THE TASK: Write out the records from the line containing "Can you tell which one of" through the line containing "the point at 119,94, the point at 118,61, the", keeping every line unchanged and including both end lines. Omit the pictures from your copy.

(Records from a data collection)
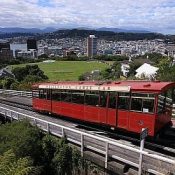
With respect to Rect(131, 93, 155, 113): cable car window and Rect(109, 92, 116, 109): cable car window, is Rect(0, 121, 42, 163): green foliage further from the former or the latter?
Rect(131, 93, 155, 113): cable car window

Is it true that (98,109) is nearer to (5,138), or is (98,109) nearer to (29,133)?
(29,133)

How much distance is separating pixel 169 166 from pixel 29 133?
797cm

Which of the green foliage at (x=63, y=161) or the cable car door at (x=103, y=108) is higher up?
the cable car door at (x=103, y=108)

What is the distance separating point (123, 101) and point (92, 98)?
274cm

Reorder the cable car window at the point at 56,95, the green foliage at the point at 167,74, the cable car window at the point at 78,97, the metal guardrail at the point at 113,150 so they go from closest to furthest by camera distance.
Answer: the metal guardrail at the point at 113,150
the cable car window at the point at 78,97
the cable car window at the point at 56,95
the green foliage at the point at 167,74

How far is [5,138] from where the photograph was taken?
17.4 m

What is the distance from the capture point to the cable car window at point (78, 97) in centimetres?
2011

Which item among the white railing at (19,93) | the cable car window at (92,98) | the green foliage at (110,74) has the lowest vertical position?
the green foliage at (110,74)

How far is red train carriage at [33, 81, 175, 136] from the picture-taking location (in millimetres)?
15609

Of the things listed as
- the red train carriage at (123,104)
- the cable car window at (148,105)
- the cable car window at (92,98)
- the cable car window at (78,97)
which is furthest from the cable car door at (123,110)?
the cable car window at (78,97)

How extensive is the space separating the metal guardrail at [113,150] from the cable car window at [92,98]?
2225 millimetres

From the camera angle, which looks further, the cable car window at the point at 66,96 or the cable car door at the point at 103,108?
the cable car window at the point at 66,96

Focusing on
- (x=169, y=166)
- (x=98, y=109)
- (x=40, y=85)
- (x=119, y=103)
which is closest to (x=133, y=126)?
(x=119, y=103)

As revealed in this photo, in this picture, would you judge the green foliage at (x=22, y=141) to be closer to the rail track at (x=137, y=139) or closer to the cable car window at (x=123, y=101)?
the rail track at (x=137, y=139)
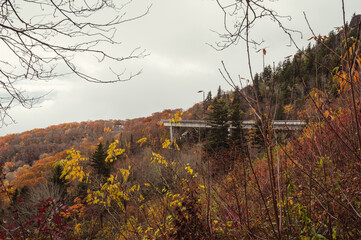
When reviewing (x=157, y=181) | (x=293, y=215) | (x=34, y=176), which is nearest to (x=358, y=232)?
(x=293, y=215)

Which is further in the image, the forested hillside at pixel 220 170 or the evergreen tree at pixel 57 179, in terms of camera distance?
the evergreen tree at pixel 57 179

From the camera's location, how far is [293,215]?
2.57 metres

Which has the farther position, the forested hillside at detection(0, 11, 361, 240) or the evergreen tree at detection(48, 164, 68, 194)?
the evergreen tree at detection(48, 164, 68, 194)

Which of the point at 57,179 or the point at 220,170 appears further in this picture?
the point at 57,179

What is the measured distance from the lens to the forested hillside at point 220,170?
1513 mm

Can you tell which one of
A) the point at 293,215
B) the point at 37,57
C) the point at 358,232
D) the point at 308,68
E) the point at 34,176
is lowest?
the point at 34,176

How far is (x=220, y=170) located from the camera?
747 centimetres

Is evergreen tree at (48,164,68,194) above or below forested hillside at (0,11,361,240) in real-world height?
below

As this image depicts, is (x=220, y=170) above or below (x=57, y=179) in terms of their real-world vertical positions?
above

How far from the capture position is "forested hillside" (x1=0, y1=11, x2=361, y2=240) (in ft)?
4.96

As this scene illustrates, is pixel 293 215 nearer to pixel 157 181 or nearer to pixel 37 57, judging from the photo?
pixel 37 57

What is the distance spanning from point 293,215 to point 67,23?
362cm

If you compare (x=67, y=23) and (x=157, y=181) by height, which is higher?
(x=67, y=23)

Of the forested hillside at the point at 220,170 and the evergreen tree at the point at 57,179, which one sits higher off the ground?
the forested hillside at the point at 220,170
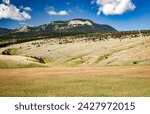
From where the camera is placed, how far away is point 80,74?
4450cm

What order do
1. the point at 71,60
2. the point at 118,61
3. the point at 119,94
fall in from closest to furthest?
the point at 119,94, the point at 118,61, the point at 71,60

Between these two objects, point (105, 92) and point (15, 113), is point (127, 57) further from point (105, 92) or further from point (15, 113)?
point (15, 113)

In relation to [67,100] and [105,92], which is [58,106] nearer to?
[67,100]

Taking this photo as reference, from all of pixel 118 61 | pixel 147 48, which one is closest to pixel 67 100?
pixel 118 61

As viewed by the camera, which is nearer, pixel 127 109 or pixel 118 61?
pixel 127 109

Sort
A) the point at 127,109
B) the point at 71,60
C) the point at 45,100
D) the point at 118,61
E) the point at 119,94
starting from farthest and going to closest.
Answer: the point at 71,60, the point at 118,61, the point at 119,94, the point at 45,100, the point at 127,109

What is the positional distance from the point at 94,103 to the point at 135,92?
268 inches

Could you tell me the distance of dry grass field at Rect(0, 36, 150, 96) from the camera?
26.6 metres

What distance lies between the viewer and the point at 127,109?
17.4 m

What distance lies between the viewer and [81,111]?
57.6ft

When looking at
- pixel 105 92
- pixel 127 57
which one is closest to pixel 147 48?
pixel 127 57

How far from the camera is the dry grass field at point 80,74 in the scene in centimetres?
2664

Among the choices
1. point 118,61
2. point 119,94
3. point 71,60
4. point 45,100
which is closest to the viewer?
point 45,100

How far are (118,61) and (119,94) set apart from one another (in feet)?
178
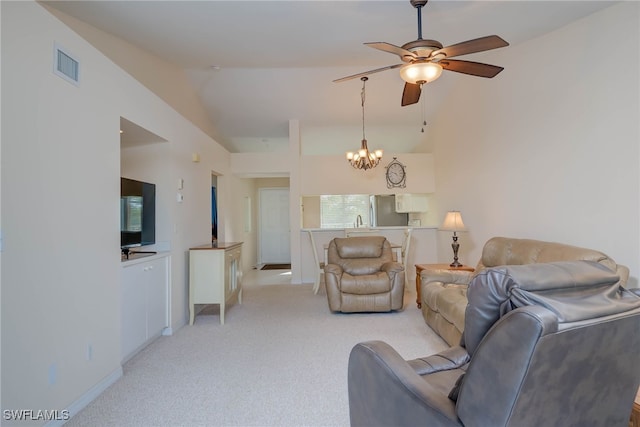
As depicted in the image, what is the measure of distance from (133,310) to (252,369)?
3.72ft

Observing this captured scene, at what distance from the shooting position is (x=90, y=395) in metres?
2.09

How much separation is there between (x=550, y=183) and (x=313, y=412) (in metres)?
2.93

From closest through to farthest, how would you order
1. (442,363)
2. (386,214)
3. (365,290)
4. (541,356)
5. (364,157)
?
(541,356) → (442,363) → (365,290) → (364,157) → (386,214)

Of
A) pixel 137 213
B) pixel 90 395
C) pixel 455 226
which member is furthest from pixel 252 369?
pixel 455 226

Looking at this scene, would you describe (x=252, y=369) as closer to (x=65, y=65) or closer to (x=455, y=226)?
(x=65, y=65)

RESPONSE TO THE EXERCISE:
Can you tell which one of
A) the point at 293,215
B) the point at 37,57
C) the point at 358,232
D) the point at 308,68
E) the point at 34,176
is lowest?
the point at 34,176

How far is (x=220, y=170) located from the camera?
747 centimetres

Is evergreen tree at (48,164,68,194) above or below forested hillside at (0,11,361,240) in real-world height?
below

As this image depicts, is (x=220, y=170) above or below (x=57, y=179) in terms of their real-world vertical positions?
above

How far from the capture position is "forested hillside" (x1=0, y1=11, x2=361, y2=240) (in ft)?
4.96

As this scene illustrates, is pixel 293 215 nearer to pixel 157 181 or nearer to pixel 37 57, judging from the photo?
pixel 37 57

What is the distance spanning from point 293,215 to point 67,23?
362cm

If you compare (x=67, y=23) and (x=157, y=181) by height, which is higher?
(x=67, y=23)

Of the forested hillside at the point at 220,170 and the evergreen tree at the point at 57,179, which one sits higher off the ground?
the forested hillside at the point at 220,170
From where the camera is placed, how far away is point 80,74?
4450cm

What order do
1. the point at 71,60
2. the point at 118,61
3. the point at 119,94
fall in from closest to furthest?
the point at 119,94, the point at 118,61, the point at 71,60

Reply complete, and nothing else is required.